(TASK INSTRUCTIONS):
From the first line to the last, reproduce the data exactly.

---------- MATERIALS PROVIDED ----------

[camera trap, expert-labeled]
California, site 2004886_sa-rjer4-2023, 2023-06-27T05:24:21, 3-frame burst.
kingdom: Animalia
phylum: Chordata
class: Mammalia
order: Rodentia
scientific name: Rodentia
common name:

----------

(TASK ANSWER):
[camera trap, expert-labeled]
California, site 2004886_sa-rjer4-2023, 2023-06-27T05:24:21, 3-frame burst.
kingdom: Animalia
phylum: Chordata
class: Mammalia
order: Rodentia
scientific name: Rodentia
common name:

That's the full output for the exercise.